As far as I understood, distance correlation is a robust and universal way to check if there is a relation between two numeric variables. For example, if we have a set of pairs of numbers:
(x1, y1) (x2, y2) ... (xn, yn) we can use distance correlation to check if there is any (not necessarily linear) relation between the two variables (x and y). Moreover, x and y can be vectors of different dimensions.
It is relatively easy to calculate distance correlation. First we use $x_i$ to calculate distance matrix. Then we calculate distance matrix using $y_i$. The two distance matrices will have the same dimensions because the number of $x_i$ and $y_i$ is the same (because they come in pairs).
Now we have a lot of distances that can be paired. For example element (2,3) from the first distance matrix is paired with the element (2,3) from the second distance matrix. So, we have a set of pairs of distances and we can use it to calculate correlation (correlation between distances).
If two types of distances are correlated, than it means that close Xs usually mean close Ys.

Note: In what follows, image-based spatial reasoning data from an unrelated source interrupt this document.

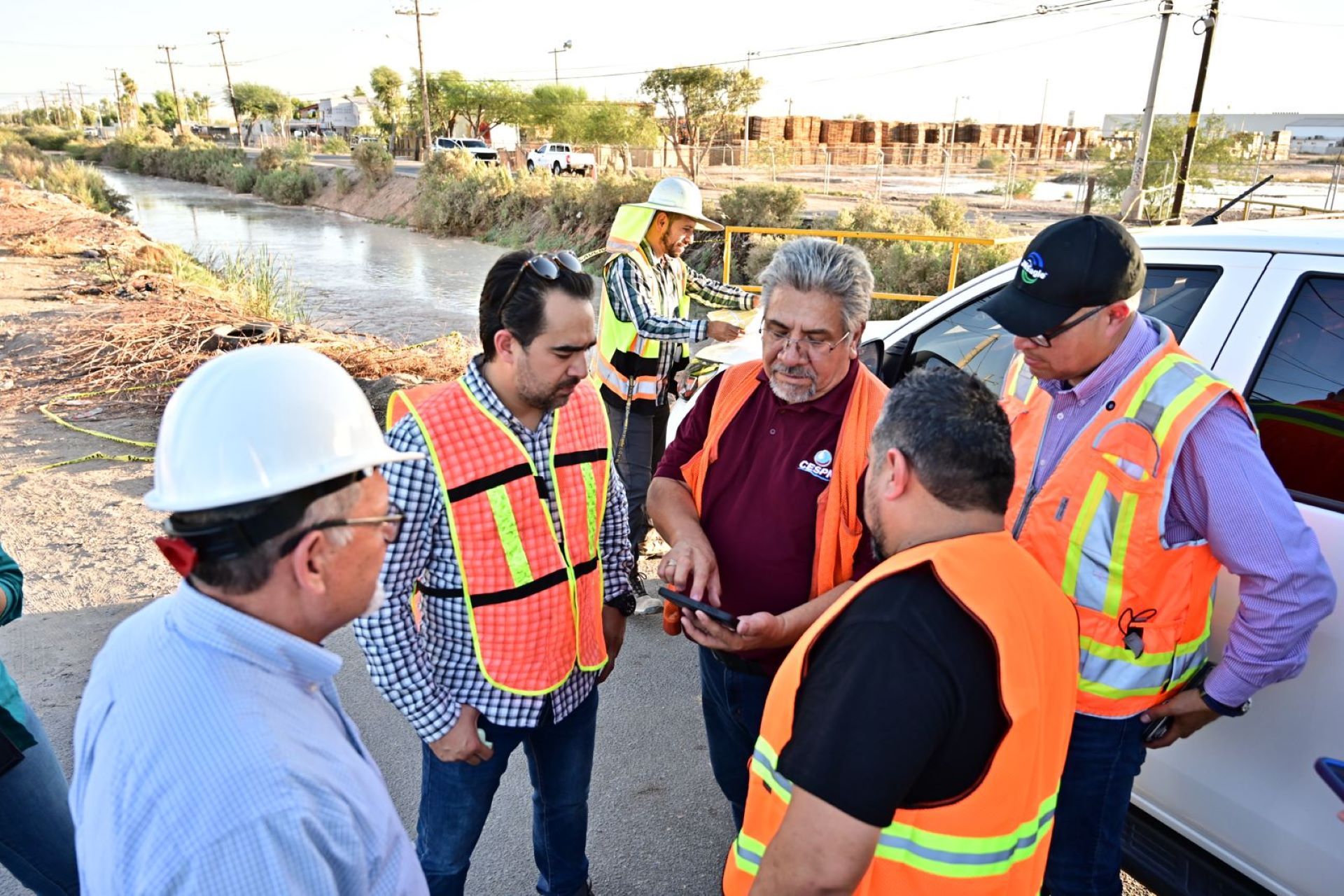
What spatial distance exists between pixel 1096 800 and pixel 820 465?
1007 mm

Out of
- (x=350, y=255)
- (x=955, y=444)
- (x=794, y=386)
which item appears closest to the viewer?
(x=955, y=444)

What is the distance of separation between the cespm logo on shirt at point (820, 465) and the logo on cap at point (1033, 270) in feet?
2.08

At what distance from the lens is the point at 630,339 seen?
4.16 meters

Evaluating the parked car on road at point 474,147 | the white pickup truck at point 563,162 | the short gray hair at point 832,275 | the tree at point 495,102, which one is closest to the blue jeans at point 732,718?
the short gray hair at point 832,275

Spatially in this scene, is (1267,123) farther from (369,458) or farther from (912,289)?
(369,458)

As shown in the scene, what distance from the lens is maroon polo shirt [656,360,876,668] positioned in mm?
2043

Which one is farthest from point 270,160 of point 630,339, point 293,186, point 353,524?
point 353,524

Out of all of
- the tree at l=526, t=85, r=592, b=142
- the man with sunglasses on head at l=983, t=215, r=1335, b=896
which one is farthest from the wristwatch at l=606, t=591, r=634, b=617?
the tree at l=526, t=85, r=592, b=142

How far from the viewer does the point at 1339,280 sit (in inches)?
79.4

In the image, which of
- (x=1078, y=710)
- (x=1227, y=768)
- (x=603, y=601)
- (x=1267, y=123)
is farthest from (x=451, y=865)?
(x=1267, y=123)

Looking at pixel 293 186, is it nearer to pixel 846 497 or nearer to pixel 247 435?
pixel 846 497

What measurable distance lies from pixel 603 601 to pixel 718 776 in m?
0.64

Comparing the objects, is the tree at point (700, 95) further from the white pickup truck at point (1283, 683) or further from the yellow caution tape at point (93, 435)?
the white pickup truck at point (1283, 683)

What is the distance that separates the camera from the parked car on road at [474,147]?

For example if $x_7$ is close to $x_{13}$ than it means that $y_7$ is likely to be close to $y_{13}$. So, we can conclude that Xs and Ys are dependent.
Sounds reasonable, however there are two aspects that I do not understand.
First, to calculate distance correlation we do not use the two distance matrices directly. We apply to them double centering procedure (so that sum of all elements in any row (or column) is equal to zero). I do not understand why we need to do it. What is the logic (or intuition) behind this step?
Second, in the original distance matrices we have zeros on the diagonal. So, if we calculate the correlations between the distances, we will have a statistically significant correlation just because many zeros from the first matrix are paired with the corresponding zeros in the second matrix. How is this problem resolved?